The new AI-RAN stack combines Cisco’s user-plane function and 5G core software with the NVIDIA AI Aerial platform.

This enables providers to integrate AI into their networks starting with advanced 5G services, while establishing the groundwork for next-generation 6G networks.

According to Cisco, this will allow telecom providers to “infuse AI into their mobile networks, starting with 5G advanced services and establishing the groundwork for 6G.”

Implications for IT Leaders

For IT leaders, Cisco and NVIDIA’s latest moves could reshape how AI infrastructure is deployed.

The N9100 switches, paired with Nexus Dashboard, aim to simplify operations, offering a single view across complex AI workloads.

Support for both NX-OS and SONiC gives teams the flexibility to plug AI networking into existing cloud or enterprise environments without major overhauls.

Security and observability are also built in.

The Secure AI Factory with NVIDIA provides tools to monitor AI workloads, protect sensitive data, and meet regulatory requirements, while the AI-native wireless stack for 5G and future 6G networks sets the stage for billions of connected devices and next-generation AI applications.

Taken together with high-performance AI PODs and orchestrated GPU workloads, the platform could help IT teams scale efficiently and manage demanding AI tasks.

Interoperable hardware and software from NVIDIA, Nutanix, and other partners further eases deployment and ongoing operations, offering a more integrated approach to building AI-ready networks.

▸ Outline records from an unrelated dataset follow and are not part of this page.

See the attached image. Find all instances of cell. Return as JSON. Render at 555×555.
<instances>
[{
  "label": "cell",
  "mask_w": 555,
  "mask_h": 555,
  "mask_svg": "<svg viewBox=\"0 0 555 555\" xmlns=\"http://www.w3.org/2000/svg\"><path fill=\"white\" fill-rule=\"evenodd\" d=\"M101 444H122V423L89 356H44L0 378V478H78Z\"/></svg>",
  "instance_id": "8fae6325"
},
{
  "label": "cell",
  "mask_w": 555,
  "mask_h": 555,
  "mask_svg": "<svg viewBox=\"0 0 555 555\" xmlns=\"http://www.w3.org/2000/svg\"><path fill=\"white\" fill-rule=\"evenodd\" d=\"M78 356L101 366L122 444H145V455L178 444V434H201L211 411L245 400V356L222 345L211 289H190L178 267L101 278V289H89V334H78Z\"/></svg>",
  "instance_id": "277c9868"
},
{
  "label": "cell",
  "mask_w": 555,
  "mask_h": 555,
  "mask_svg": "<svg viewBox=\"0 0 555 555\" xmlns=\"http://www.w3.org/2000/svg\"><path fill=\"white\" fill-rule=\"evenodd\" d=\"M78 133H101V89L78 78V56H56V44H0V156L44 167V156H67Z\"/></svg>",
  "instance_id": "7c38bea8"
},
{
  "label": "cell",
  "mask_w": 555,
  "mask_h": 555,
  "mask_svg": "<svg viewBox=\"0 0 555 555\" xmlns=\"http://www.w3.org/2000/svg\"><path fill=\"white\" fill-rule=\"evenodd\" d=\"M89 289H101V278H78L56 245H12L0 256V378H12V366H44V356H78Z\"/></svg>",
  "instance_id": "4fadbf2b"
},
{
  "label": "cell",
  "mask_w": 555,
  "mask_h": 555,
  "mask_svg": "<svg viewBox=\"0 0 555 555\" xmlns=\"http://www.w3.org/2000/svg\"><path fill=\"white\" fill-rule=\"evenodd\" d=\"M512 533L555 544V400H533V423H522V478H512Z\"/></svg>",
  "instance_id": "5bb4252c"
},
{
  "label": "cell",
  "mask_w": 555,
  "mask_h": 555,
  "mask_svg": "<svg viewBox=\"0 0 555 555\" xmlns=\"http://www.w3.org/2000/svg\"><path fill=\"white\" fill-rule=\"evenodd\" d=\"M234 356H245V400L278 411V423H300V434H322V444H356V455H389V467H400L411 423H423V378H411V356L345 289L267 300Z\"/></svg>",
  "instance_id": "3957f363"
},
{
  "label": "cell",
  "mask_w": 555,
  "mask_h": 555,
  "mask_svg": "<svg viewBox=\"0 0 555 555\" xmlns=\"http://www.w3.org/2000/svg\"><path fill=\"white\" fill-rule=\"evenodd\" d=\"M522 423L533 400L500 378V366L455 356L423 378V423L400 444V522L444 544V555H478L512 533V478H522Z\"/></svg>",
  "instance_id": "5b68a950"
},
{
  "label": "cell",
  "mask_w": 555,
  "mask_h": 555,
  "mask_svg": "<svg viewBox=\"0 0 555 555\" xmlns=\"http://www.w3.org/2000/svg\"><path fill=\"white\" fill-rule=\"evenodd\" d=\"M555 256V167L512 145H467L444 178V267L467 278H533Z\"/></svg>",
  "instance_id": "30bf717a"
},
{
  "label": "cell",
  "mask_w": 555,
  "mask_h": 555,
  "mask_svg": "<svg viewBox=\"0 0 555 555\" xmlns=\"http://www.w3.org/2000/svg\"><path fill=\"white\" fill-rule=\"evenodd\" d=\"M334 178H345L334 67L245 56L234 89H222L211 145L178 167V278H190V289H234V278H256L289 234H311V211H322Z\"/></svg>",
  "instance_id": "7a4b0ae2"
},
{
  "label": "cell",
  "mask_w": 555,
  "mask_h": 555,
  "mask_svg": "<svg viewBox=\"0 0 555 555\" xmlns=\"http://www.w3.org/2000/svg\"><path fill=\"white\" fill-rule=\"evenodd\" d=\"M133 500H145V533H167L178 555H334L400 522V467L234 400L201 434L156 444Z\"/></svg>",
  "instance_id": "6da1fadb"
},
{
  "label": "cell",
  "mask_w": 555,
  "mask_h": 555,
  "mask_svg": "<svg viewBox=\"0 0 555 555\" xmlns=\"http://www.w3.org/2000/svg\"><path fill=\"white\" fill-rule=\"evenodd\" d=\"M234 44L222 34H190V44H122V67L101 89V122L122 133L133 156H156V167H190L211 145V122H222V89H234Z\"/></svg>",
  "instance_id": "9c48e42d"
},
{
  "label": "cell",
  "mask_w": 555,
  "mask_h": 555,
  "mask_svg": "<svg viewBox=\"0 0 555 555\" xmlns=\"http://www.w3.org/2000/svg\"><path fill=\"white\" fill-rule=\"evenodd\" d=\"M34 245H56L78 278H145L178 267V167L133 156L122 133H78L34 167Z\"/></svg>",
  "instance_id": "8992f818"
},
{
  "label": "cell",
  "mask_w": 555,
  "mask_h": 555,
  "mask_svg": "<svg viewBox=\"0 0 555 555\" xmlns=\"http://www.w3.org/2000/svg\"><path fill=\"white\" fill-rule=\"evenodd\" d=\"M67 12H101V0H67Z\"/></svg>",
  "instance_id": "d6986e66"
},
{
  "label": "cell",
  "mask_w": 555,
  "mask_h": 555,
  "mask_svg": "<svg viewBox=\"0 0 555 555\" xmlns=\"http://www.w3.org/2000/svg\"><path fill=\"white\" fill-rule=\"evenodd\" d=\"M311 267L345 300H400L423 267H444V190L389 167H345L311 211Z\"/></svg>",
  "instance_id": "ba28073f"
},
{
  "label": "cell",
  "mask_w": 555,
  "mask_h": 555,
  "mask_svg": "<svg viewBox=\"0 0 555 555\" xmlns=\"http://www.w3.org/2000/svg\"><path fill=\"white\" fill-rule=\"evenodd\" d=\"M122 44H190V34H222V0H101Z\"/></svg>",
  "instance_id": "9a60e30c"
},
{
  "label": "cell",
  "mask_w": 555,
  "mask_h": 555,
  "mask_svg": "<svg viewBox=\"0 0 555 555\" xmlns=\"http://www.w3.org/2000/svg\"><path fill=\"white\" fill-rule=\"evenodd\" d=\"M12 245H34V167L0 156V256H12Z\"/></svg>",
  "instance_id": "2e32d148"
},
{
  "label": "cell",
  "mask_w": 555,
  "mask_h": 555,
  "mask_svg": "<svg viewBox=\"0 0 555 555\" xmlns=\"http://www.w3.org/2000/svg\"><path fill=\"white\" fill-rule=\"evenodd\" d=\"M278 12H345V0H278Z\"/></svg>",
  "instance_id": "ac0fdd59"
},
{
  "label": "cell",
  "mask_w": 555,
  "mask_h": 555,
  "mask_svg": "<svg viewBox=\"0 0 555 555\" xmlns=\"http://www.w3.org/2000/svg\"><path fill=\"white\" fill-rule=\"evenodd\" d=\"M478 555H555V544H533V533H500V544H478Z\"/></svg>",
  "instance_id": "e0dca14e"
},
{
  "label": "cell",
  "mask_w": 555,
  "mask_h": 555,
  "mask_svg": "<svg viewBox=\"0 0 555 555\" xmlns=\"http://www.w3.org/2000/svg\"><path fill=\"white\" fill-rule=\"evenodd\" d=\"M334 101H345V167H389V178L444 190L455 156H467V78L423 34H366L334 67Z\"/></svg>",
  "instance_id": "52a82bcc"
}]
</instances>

Building an AI-ready communications backbone

Cisco’s announcements highlight a strategic approach to unify compute, networking and AI under a single operational framework.

From data-centre performance to enterprise collaboration and telecom innovation, the partnership aims to streamline how organisations build, manage and secure AI-driven infrastructure.

As AI becomes embedded across collaboration, cloud and connectivity, Cisco and NVIDIA are positioning networks themselves as the foundation for intelligent systems.